§ 抜粋
════════════════

【大正學生愛妻家】10話をあらすじから結末まで全てネタバレ解説

- 暮らし始めてひと月、ふきは勇吾への恋心を自覚し、彼の些細な行動にドキドキするようになっていました。
- 朝、勇吾はふきの腕を掴んで茶柱を見せ、ふきを赤面させます。
- 勇吾に「欲しいものはないか」と聞かれたふきは、内心気になっていた婦人雑誌『婦人え栞』の最終回を思い浮かべます。
- 買い物帰りに書店で雑誌を見つけ値段に悩むふきの姿を、勇吾が偶然見かけます。
- 家に戻ると、勇吾が「ふきが読むかなって」「ふきと読めたら楽しいなって」と、その『婦人え栞』を買ってきてくれていました。
- その優しさにふきは涙し、二人で雑誌を読む穏やかな時間の中、「優しい優しい 勇吾さま 大好きです」と自分の恋心を再確認しました。
【大正學生愛妻家】第10話をネタバレありでわかりやすく解説する
勇吾への「大好き」という気持ちをはっきりと自覚したふき。しかし第10話では、そんな彼女の心に、新妻としての不安や、世間の目という現実が影を落とし始めます。季節は六月初旬、少しずつ夏の気配が近づいていました。
夫の秘密?―タバコの香りと、ふきの不安
「衣替えしたばかりで この暑さ! 東京ってやつは… そりゃ札幌に比べればな」 学校の帰り道、友人の桃木が暑さに文句を言う隣で、勇吾は涼しい顔。彼は桃木の誘いを断り、「じゃあな」「今日も行くのか」と一人でどこかへ向かいます。 「あいつ お前と違って そっちの分野はわからん 興味が…」 桃木は、勇吾が自分たちとは違う「何か」に関心を持っていることに気づいている様子。勇吾は笑顔で手を振り、一人電車に乗り込みます。

════════════════

§ 与えられた情報

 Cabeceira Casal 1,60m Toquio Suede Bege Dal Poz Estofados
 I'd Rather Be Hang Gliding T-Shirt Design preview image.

════════════════

§ 課題の目的
第10話解説の抜粋から、「- その優しさにふきは涙し、二人で雑誌を読む穏やかな時間の中、「優しい優しい 勇吾さま」を含む語句で始まり「夏の気配が近づいていました。」で終わる部分を、一字も変えずに書き写して返すこと。

§ 解答欄
- その優しさにふきは涙し、二人で雑誌を読む穏やかな時間の中、「優しい優しい 勇吾さま 大好きです」と自分の恋心を再確認しました。
【大正學生愛妻家】第10話をネタバレありでわかりやすく解説する
勇吾への「大好き」という気持ちをはっきりと自覚したふき。しかし第10話では、そんな彼女の心に、新妻としての不安や、世間の目という現実が影を落とし始めます。季節は六月初旬、少しずつ夏の気配が近づいていました。